Perhaps understandably, this revisionist attitude has not proved entirely welcome, and continues to provoke hostility and resistance from many in Bach scholarship. Indeed, the present volume styles itself as ‘provocative’ for offering such a strong counternarrative to the traditional view. It is the ninth in the American Bach Society's ongoing series Bach Perspectives (a tenth has since been published). Previous volumes have concentrated on such diverse subjects as Bach's oratorios, his relationship to the Breitkopf publishing house and the eighteenth-century music trade, and Bach in America. This diversity of subjects is one of the series’s great strengths, and one that is certainly evident in the present volume.

The opening essay, by Wolfgang Hirschmann, is subtitled ‘Individuality and Variety in the Works of Bach and His German Contemporaries’, but it is really focused on the music of one famous contemporary, Georg Philipp Telemann. This is no accident: as Hirschmann comments, several writers, notably Philipp Spitta, have used Telemann ‘as a negative foil for Bach, someone who threw the master's work into high relief’ (6). The piece thus stands as a direct historiographical challenge to both the ‘lone genius’ narrative and, more specifically, the denigration of Telemann's music in comparison with Bach's. It begins by laying out the background to this narrative, using lengthy quotations from the musicologist Martin Geck to represent the traditional idealist view. Hirschmann devotes significant space in this section to discussing Geck's rather curious analogy between Bach and a German folktale (one result of this extended digression is the subheading ‘Bach the Hedgehog’, which is not one I would have expected to encounter). Hirschmann engages with this parable in a sound revisionist spirit, concluding that ‘a primary goal of the historian must be to analyse the richness of different webs of significance that coexisted . . . In this relatively neutral approach, Bach is part of these webs, but no more than that’ (9).

The rest of the chapter uses several examples from Telemann's vast repertory to show how some of his ‘most interesting and distinctive features belong to stylistic realms Bach never entered’ (9). These examples concern either the complete avoidance of, or differing approaches to, contrapuntal textures, particularly regarding the synthesis of modern idioms (galant style, harmonic complexity) with conventional polyphony and more archaic styles (stile antico). The analyses perhaps reveal more about Telemann that they do about Bach, particularly given that Hirschmann fails to supply any examples by the latter; details about exactly how Telemann's mixing of archaic and modern elements differs from Bach's would have strengthened the argument. None the less, as a challenge to misguided perceptions that Telemann was an uninteresting composer who did not innovate, it succeeds well.

__Supplied information__:
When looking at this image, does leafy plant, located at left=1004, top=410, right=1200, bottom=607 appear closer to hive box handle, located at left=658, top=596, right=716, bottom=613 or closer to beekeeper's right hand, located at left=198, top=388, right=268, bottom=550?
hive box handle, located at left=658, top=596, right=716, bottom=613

__To be done__: Resume the review of the Bach Perspectives volume above, writing on from its last sentence.

__Written answer__:
Steven Zohn's chapter continues this theme, presenting an interesting discussion of one of the most important Telemann rediscoveries of recent years, the VI Ouvertures à 4 ou 6. This set of instrumental suites, missing since the end of the Second World War, reappeared in 2008 when a copy of the original 1736 print was identified in Moscow. Zohn draws an effective parallel between a Meissen porcelain figure from the 1740s, showing a shepherd and shepherdess, and the Telemann suites: both deliberately juxtapose urban and pastoral idioms (29). He examines in some detail the pastoral dance types represented in the suites, the Gaillarde, Villanelle and Napolitaine among others, and shows that the inclusion of these movements is typical of Telemann's works from the 1720s onward. These observations are supported by a helpful table of compositions. But crucially, he notes, it is in these suites that Telemann's use of the pastoral style is most extensive, and the tensions created as a result of juxtapositions – of the courtly and serious with the rustic and comic – most striking (44–45). Zohn further argues that the set of suites is significant not only as one of the last of its kind, but also for its mediation between an antique late seventeenth-century Lulliste style and a modern 1730s galant idiom. As for the relationship to Bach, he makes logical comparisons between the encyclopedic, retrospective nature of the Telemann suites and the first part of the Clavier-Übung (bwv825–830), showing that they share many rhetorical features. Zohn's lucid and multi-layered analysis makes his chapter a joy to read, and his findings are significant for both Telemann scholarship and our understanding of the development of the late baroque suite more broadly.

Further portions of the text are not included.